Closed
Bug 1135562
Opened 10 years ago
Closed 1 year ago
shutdownhang in MediaShutdownManager::Shutdown() with threads in MediaDecoderStateMachine::StopAudioThread() and wasapi_stream_init()
Categories
(Core :: Audio/Video: Playback, defect, P3)
Tracking
()
People
(Reporter: karlt, Assigned: kinetik)
References
Details
(Keywords: crash, hang, Whiteboard: qa-not-actionable)
Crash Data
+++ This bug was initially created as a clone of Bug #1129455 +++
https://crash-stats.mozilla.com/report/index/f52b81d5-6ef4-44ea-96de-149272150219
Roughly half the shutdown hangs in MediaShutdownManager::Shutdown() in 36.0b10
(20150217132925) and in beta channel build id 20150219174507 have one thread
in MediaDecoderStateMachine::StopAudioThread() and one or more threads in
wasapi_stream_init().
As an extreme example,
https://crash-stats.mozilla.com/report/index/f52b81d5-6ef4-44ea-96de-149272150219
has 10 threads in wasapi_stream_init().
Some links from bug 1129455
Beta:
https://crash-stats.mozilla.com/search/?product=Firefox&release_channel=beta&signature=~mozilla%3A%3AMediaShutdownManager%3A%3AShutdown&_facets=build_id&_columns=date&_columns=signature&_columns=product&_columns=version&_columns=build_id&_columns=platform#facet-build_id
Aurora:
https://crash-stats.mozilla.com/search/?product=Firefox&release_channel=aurora&signature=~mozilla%3A%3AMediaShutdownManager%3A%3AShutdown&_facets=build_id&_columns=date&_columns=signature&_columns=product&_columns=version&_columns=build_id&_columns=platform#facet-build_id
Overall stats
https://crash-stats.mozilla.com/report/list?signature=shutdownhang%20%7C%20WaitForSingleObjectEx%20%7C%20WaitForSingleObject%20%7C%20PR_Wait%20%7C%20nsThread%3A%3AProcessNextEvent%28bool%2C%20bool%2A%29%20%7C%20NS_ProcessNextEvent%28nsIThread%2A%2C%20bool%29%20%7C%20mozilla%3A%3AMediaShutdownManager%3A%3AShutdown%28%29+++ This bug was initially created as a clone of Bug #1129455 +++
Reporter | ||
Comment 1•10 years ago
|
||
https://bugzilla.mozilla.org/show_bug.cgi?id=1129455#c6 implies that this hang is not as frequent as earlier betas, but that may be because YouTube is now using Flash instead of HTML5 video.
Blocks: MSE
Assignee | ||
Comment 2•10 years ago
|
||
These changes were backed out of beta and aurora, per bug 1133190 comment 40 and comment 42.
Reporter | ||
Comment 3•10 years ago
|
||
(In reply to Matthew Gregan [:kinetik] from comment #2)

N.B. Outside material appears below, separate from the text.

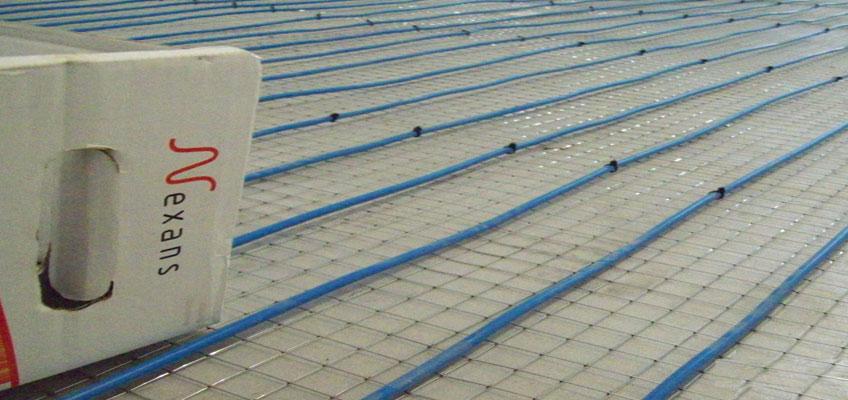 Показана укладка греющего кабеля на теплоизоляцию с сеткой.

> These changes were backed out of beta and aurora, per bug 1133190 comment 40
> and comment 42.
Thanks. The shutdown hang in https://crash-stats.mozilla.com/report/index/f52b81d5-6ef4-44ea-96de-149272150219 for example was in build (36.0b10) that includes the backout of 82339d98aa6a.
Reporter | ||
Comment 4•10 years ago
|
||
Hi Paul. Do you have any ideas what might cause threads to wait in AlpcSendWaitReceivePort()?
Are any of the changes that have landed on Nightly likely to help here?
Flags: needinfo?(padenot)
Assignee | ||
Comment 5•10 years ago
|
||
Sorry, so it does; I didn't pay close enough attention to the backout vs build dates.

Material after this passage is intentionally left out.